Extract:
News
Other automakers follow Tesla into rare earth metal-free powertrains
Tesla and others are looking to end the use of rare earth metals in future electric vehicle (EV) motors, with U.S., European and Japanese automakers all considering the move to help reduce reliance on China.
During the company’s Investor Day event earlier this year, Tesla’s Vice President of Powertrain Engineering Colin Campbell announced that the company’s next-generation powertrain would include a permanent magnet motor with zero rare earth metals. Automakers including General Motors (GM), Jaguar Land Rover (JLR), Nissan and more, along with the supplier BorgWarner, are all developing, researching or have already created motors with low- or zero-rare earth materials, according to a recent report from Reuters.
We’re developing a powertrain that’s more efficient & also doesn’t require any rare earths pic.twitter.com/QLbpQSf2nA
— Tesla (@Tesla) March 1, 2023
Nissan has taken its attempts further than previously reported in the development of new magnet-free externally excited synchronous machine (EESM) motors, which utilize an electrical current to create a magnetic field. Eventually, the Japanese automaker plans to phase out the use of rare earth metals entirely through EESM development and the use of permanent magnet motors. Nissan also currently utilizes an EESM motor in the Ariya crossover.
“This is an important contribution to making us a little more independent of China,” said Otmar Scharrer, CTO of German supplier ZF.
ZF has created an EESM motor that Scharrer said offers similar performance and overall size to those in permanent magnet motors.
Currently, the processing and mining of the 17 minerals known as rare earth metals are dominated by China, and many have sounded the alarm on relying too heavily on the country — especially after the government announced a recent export ban of gallium and graphite, both of which are crucial for EV production.

Exercise data:
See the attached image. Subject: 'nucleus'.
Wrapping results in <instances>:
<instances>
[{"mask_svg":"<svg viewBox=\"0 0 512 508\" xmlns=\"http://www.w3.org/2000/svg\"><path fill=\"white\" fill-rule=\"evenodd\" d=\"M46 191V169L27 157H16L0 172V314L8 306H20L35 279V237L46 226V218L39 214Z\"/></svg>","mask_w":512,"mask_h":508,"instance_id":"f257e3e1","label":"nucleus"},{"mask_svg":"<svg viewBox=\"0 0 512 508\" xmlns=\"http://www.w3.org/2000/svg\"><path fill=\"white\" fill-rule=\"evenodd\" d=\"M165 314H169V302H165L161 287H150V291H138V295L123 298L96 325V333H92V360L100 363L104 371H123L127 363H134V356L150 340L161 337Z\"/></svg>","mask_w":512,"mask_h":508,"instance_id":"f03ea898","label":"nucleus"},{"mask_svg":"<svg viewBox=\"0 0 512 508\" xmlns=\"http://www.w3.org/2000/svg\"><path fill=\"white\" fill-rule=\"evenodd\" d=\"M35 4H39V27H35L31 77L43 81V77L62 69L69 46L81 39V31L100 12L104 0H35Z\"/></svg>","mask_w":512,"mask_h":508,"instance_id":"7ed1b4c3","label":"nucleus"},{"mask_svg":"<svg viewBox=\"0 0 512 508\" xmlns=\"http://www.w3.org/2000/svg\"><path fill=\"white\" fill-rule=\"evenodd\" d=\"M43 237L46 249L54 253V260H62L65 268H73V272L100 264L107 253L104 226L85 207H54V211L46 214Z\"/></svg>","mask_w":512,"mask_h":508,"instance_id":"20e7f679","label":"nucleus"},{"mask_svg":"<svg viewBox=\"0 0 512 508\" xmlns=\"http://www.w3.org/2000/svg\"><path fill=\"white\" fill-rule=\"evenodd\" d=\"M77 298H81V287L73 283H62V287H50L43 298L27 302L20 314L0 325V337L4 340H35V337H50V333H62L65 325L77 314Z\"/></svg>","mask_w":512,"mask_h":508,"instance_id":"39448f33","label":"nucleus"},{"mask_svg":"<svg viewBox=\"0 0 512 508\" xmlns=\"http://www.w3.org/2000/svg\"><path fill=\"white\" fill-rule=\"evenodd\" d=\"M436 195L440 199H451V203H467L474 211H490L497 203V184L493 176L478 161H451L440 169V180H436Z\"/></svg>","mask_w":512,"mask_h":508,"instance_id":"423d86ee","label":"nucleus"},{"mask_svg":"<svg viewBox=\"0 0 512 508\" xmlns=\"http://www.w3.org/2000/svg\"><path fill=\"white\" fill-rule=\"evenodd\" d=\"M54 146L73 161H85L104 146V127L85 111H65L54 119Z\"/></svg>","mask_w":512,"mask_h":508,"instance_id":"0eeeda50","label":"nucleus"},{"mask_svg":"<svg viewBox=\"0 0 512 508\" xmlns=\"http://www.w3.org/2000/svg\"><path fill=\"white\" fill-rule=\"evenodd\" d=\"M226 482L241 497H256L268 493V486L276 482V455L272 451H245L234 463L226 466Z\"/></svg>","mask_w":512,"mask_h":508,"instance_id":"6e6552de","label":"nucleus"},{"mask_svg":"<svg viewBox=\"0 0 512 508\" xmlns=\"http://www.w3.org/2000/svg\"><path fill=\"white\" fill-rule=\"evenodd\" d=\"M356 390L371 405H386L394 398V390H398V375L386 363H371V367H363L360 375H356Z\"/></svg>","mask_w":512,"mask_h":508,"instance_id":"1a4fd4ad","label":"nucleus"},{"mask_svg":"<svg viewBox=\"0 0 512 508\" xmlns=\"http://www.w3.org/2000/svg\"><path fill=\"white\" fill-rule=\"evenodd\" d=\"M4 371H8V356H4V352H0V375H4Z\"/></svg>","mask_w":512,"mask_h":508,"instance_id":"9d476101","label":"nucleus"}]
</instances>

What needs to be done: Reproduce the article on rare earth-free motors starting at "We’re developing a" and ending at "German supplier ZF.", replacing "powertrain" with "drivetrain".

Result of the task:
We’re developing a drivetrain that’s more efficient & also doesn’t require any rare earths pic.twitter.com/QLbpQSf2nA
— Tesla (@Tesla) March 1, 2023
Nissan has taken its attempts further than previously reported in the development of new magnet-free externally excited synchronous machine (EESM) motors, which utilize an electrical current to create a magnetic field. Eventually, the Japanese automaker plans to phase out the use of rare earth metals entirely through EESM development and the use of permanent magnet motors. Nissan also currently utilizes an EESM motor in the Ariya crossover.
“This is an important contribution to making us a little more independent of China,” said Otmar Scharrer, CTO of German supplier ZF.